I don't believe that a person can fully grasp the aroma and flavour of a wine with just a couple sips. There is too much that can distort your view, to fully appreciate a wine at least one or two full glasses are needed. Unfortunately in the wine industry people tend to taste a wine in one or two sips and then move on. One or two sips may be enough for the bold in your face wines but it leaves the rest behind. Do movie critics judge a movie by the first 10 minutes? Maybe, but hopefully they have the courtesy to go on watching till the end if they plan on reviewing it.
It is unfair to judge a wine in one or two sips and I assure you, to the protest of my liver, I always do my best to finish off the bottle to make sure my judgement is acute. Don't let your mood get in the way of enjoying a good wine, if you are tired go for a cheap but decent wine, crack into the good stuff when you have the energy to appreciate it. Luckily for me my energy levels improved, I went from drinking a mediocre wine to a fine wine indeed and here it is...
Producer: La Sauvageonne
Wine: Les Ruffes
Region: Coteaux du Languedoc, France
Grapes: Syrah, Grenache, Carignan, Cinsault
Notes: The aroma of this wine is beautiful displaying: raspberry, blackberry, pepper, leather and garrigue(more on that below). The flavours are pretty similar: raspberry, cherry, pepper, leather, garrigue, and a slight saltiness. The wine is relatively light in body and the flavours are soft and delicate but quite pleasant this wine is Very Nice! Be aware the pepper is very prominent in this wine, if you don't like peppery wine avoid this one.
Garrigue: a descriptor for pompous wine snobs.

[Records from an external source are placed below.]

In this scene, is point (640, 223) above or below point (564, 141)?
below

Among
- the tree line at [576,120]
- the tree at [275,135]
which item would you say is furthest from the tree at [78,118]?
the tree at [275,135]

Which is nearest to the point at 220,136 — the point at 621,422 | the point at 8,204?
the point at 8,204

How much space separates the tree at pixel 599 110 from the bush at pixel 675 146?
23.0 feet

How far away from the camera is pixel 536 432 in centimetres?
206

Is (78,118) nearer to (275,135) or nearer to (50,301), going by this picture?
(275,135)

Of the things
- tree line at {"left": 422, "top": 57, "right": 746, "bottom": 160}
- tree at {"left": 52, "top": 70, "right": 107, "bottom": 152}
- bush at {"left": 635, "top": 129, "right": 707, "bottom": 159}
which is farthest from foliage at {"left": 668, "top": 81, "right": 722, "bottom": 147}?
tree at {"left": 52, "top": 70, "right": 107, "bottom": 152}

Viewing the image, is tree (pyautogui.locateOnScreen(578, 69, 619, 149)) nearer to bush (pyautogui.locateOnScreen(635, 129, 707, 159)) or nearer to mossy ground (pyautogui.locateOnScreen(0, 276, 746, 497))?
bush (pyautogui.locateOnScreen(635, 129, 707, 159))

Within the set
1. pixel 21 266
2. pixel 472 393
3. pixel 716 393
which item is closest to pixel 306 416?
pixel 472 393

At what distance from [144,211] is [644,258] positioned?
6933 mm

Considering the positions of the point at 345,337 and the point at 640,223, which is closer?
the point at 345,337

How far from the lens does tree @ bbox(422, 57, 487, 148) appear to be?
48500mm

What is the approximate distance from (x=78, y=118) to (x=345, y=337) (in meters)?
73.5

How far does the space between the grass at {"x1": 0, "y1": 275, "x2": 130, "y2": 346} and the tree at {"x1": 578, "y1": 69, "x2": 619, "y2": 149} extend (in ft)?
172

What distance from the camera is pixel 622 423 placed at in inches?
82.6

Yes garrigue is a strange term most people aren't familiar with. Garrigue refers to a quality in the air of the Languedoc region. It's basically an easier way of saying a wine has a sort of earthy, flowery, herbyness to it. Garrigue is a handy word when you know you smell or taste something along those lines but can't quite put your finger on it, sometimes vague words are important. If you ever want to come off as pretentious as hell while drinking wine remember this word.